The U.K.’s speed in securing yet-to-be-approved vaccines has paid off so far, giving the country a significant head start in inoculations as compared to the EU. It is also central to the explosive argument over AstraZeneca’s vaccine, which was green-lit in the U.K. last month and is expected to be approved by the European Medicines Agency on Friday.

Apparently owing to a production glitch at a Belgian manufacturing plant, AstraZeneca informed the EU late last week that its deliveries this quarter would be 60% less than planned. The EU says this breaks the terms of their confidential contract, but AstraZeneca CEO Pascal Soriot has maintained that the contract only commits his company to best efforts, given that it had a pre-existing commitment to supply large amounts of its vaccine to the U.K., which signed with AstraZeneca three months before the European Commission did.

The commission, which disputes Soriot’s version of events and is calling on AstraZeneca to make the contract public, is now talking about instituting some form of export controls on vaccines made in the EU. Depending on the details, which should emerge on Friday, this could affect supplies reaching the U.K.

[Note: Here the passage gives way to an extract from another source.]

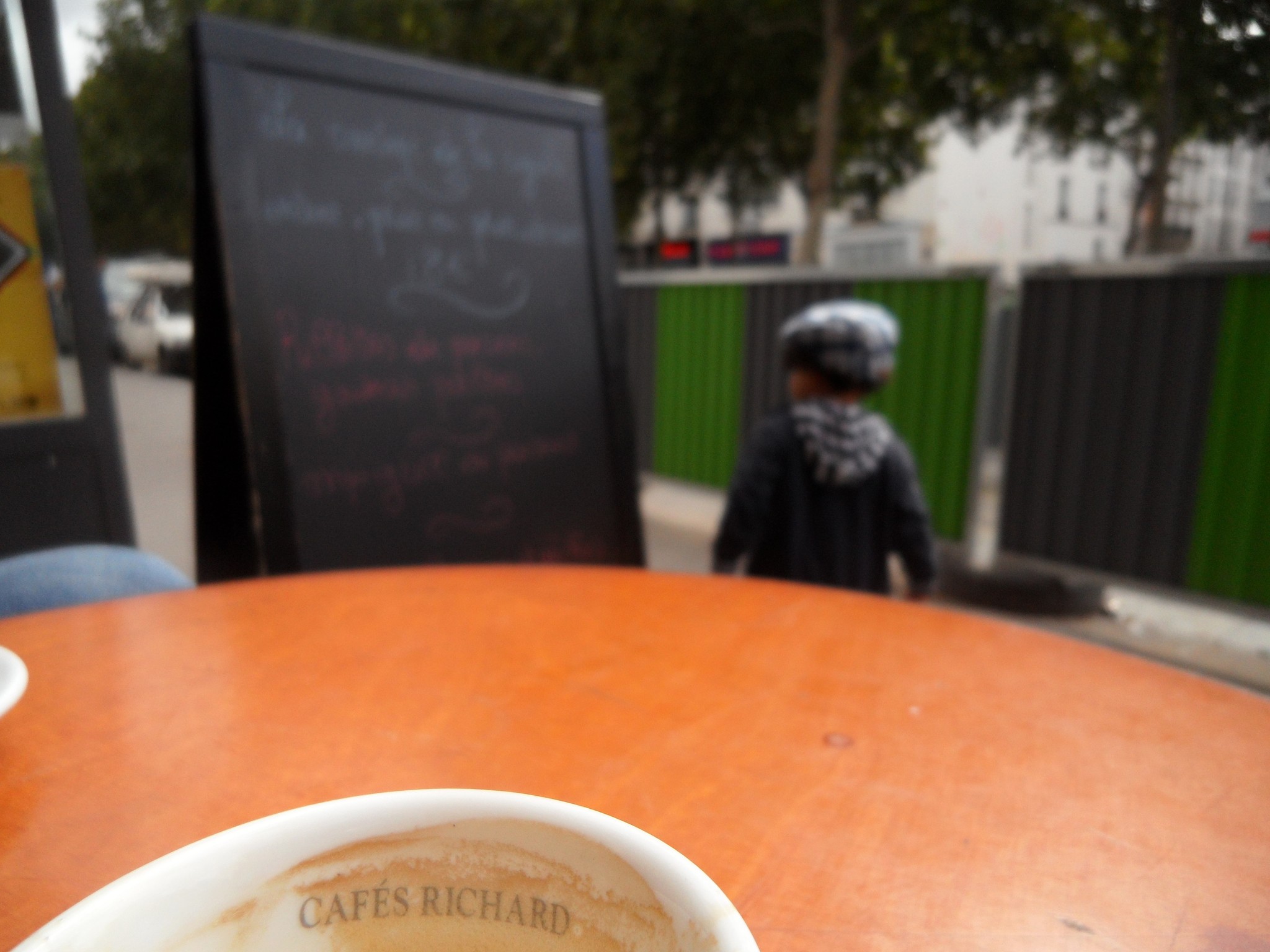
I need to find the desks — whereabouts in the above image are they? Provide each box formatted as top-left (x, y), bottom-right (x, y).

Valneva’s is the only COVID-19 vaccine candidate in European trials that is “inactivated.” While the already approved Pfizer/BioNTech and Moderna vaccines use a fancy new messenger-RNA (or mRNA) technique to prime the immune system, and AstraZeneca uses a harmless virus to carry the coronavirus’s spike gene into the body, inactivated vaccines use a dead version of the coronavirus itself to provoke an immune-system response.

A similar approach is being taken by China’s Sinovac in its CoronaVac COVID-19 vaccine, which reportedly has an efficacy rate of just 50%, compared with the 90%-plus efficacy rates of the mRNA vaccines. AstraZeneca’s efficacy rate is supposedly around 70%, though there has been furious debate in recent days over how useful it is in older people—an issue that may be resolved on Friday when the European Medicines Agency delivers its recommendations.